69. The Unforgiven

5.6K 703 125
                                    

Tubuh gadis itu dibangkitkan dengan berlian hitam. Berlian hitam yang lahir karena kebencian. Karenanya, seseorang yang dibangunkan lagi merupakan jiwa yang penuh aura yang kelam. Sudah cukup lama dia berdiam, menanti saat yang tepat demi membalas semuanya.

Ghaloth menatap penuh minat padanya yang baru saja menegakkan tubuh. Manik mata safirnya kini terhalang kabut yang buram. Pergerakan sinar di sorotnya juga menciptakan dinding supaya orang lain sulit memaknai apa yang dia pikirkan. Setelah beberapa saat beradaptasi dengan sekitar lalu mengecek semua indera di tubuh, fokusnya beralih pada Ghaloth.

"Apa kau tahu siapa aku?" tanya Ghaloth yang memandangnya penuh selidik serta berkilat antusias.

"Sebegitu sulitnyakah ... menemuiku dengan tubuh aslimu.. guru?" Dia membalas dengan menekankan nada pada panggilan Silvana untuk Ghaloth. Silvana yang amat naif tidak bisa melihatnya. Tapi dia berbeda. Tidak ada teman ataupun sekutu untuknya. Yang ada hanyalah sejauh mana dia bisa memanfaatkan orang lain supaya tujuannya tercapai.

Ghaloth menyeringai. Berlian hitam tidak akan membangkitkan jiwa Silvana yang lembut. Jelas, gadis yang ada di hadapannya kini bukan Silvana. Sorotnya yang kuat dan penuh kecurigaan, membuat Ghaloth senang sekaligus menyadari dirinya harus ekstra hati-hati.

"Kau akan terkejut," ucap Ghaloth melalui mulutnya yang berbisa. "Dengan apa aku harus memanggilmu? Terang saja. Aku tahu kau bukan Putri Burö."

Tanpa melepaskan pandangannya dari Ghaloth, gadis itu menurunkan kaki telanjangnya hingga menapak ke lantai marmer yang dingin. Seorang gadis memang akan didandani menjadi amat cantik di upacara pemakaman. Namun kecantikannya sekarang begitu dingin dan menyeramkan. Dia bisa melakukan apa pun dengan tubuh itu-termasuk menghancurkan semua hal saat ini juga.

"Apa orang-orang menginginkannya kembali? Buat apa ritual kematian yang megah itu, jika dia masih berada di sini sekarang?"

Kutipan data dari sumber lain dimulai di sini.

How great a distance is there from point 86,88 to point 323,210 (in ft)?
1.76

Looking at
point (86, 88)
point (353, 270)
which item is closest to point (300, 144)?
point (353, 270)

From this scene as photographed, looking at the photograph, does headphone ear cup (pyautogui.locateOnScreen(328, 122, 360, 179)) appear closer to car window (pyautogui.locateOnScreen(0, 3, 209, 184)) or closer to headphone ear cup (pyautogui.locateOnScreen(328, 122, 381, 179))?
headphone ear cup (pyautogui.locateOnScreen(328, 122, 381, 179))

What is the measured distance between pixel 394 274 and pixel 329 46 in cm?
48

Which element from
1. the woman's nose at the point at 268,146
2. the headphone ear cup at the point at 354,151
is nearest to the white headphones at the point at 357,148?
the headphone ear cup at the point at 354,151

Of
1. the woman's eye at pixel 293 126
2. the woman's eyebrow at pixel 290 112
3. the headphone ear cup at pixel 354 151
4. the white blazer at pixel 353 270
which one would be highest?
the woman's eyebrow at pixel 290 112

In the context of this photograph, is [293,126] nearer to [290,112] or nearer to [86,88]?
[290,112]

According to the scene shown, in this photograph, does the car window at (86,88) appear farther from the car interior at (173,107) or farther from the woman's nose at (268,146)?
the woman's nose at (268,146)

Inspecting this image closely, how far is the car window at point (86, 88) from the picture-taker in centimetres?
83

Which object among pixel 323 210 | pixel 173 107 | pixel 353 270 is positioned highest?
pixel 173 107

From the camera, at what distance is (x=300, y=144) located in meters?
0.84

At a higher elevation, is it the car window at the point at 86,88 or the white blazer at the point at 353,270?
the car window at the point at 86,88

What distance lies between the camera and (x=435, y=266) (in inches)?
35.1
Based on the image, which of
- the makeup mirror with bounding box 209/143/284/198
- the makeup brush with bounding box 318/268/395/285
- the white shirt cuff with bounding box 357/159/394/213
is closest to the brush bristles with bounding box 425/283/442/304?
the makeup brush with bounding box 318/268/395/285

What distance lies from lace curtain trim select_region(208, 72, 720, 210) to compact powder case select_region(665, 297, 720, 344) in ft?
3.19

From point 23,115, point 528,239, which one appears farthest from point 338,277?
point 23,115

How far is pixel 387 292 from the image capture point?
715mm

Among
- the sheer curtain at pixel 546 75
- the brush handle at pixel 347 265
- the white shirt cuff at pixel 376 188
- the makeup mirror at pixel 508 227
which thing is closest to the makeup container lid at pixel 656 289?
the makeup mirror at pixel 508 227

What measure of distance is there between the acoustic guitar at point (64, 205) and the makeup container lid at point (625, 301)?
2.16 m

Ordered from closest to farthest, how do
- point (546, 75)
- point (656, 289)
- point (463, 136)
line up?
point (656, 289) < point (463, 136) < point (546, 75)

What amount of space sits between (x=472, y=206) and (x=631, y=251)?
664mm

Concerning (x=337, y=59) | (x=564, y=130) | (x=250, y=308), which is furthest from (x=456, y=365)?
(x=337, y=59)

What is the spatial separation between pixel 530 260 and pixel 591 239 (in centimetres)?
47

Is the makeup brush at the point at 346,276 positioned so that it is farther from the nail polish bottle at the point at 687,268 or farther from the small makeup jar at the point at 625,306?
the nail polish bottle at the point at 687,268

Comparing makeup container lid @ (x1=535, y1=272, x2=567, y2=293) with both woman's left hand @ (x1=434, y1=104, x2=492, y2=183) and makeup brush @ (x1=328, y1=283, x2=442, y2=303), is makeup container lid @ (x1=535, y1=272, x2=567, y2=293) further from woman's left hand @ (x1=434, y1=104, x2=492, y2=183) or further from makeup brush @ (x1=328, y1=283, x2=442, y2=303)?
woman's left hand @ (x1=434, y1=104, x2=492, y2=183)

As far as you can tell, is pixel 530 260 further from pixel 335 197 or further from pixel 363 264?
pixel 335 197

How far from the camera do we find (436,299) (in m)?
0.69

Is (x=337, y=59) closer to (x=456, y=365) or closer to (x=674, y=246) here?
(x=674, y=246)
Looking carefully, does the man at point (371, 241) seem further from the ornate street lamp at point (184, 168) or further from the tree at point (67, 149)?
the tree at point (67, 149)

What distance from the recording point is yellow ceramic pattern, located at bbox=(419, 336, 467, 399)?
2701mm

"Di mana dia?" tanya Ghaloth pura-pura penasaran.

"Menghilang," jawab gadis itu yang lantas tersenyum kelam. "Sekarang tubuh ini milikku-hanya milikku. Aku-Quon Burö telah kembali.. untuk menepati janjiku membuat kehancuran tempat ini menjadi kenyataan."

Quon menggenggam tangannya rapat, memunculkan pendaran sinar dari tubuh dan rambutnya. Tapi seketika, arus listrik menerjangnya di saat yang sama. Quon tersentak. Kedua rahangnya saling menekan demi menahan nyeri. Segelnya masih ada meskipun tubuhnya telah melalui kematian. Sekarang setelah Silvana menghilang, tidak ada yang menanggung rasa sakitnya. Efeknya berimbas langsung pada Quon.

"Anak tidak tahu diuntung!" geram Quon mengingat Sira. Siapa yang bisa mengira kalau kematian gadis menyedihkan itu akan menjadi batu sandungan untuknya?

Ghaloth tertawa kecil dan langsung menerima delikan tajam Quon.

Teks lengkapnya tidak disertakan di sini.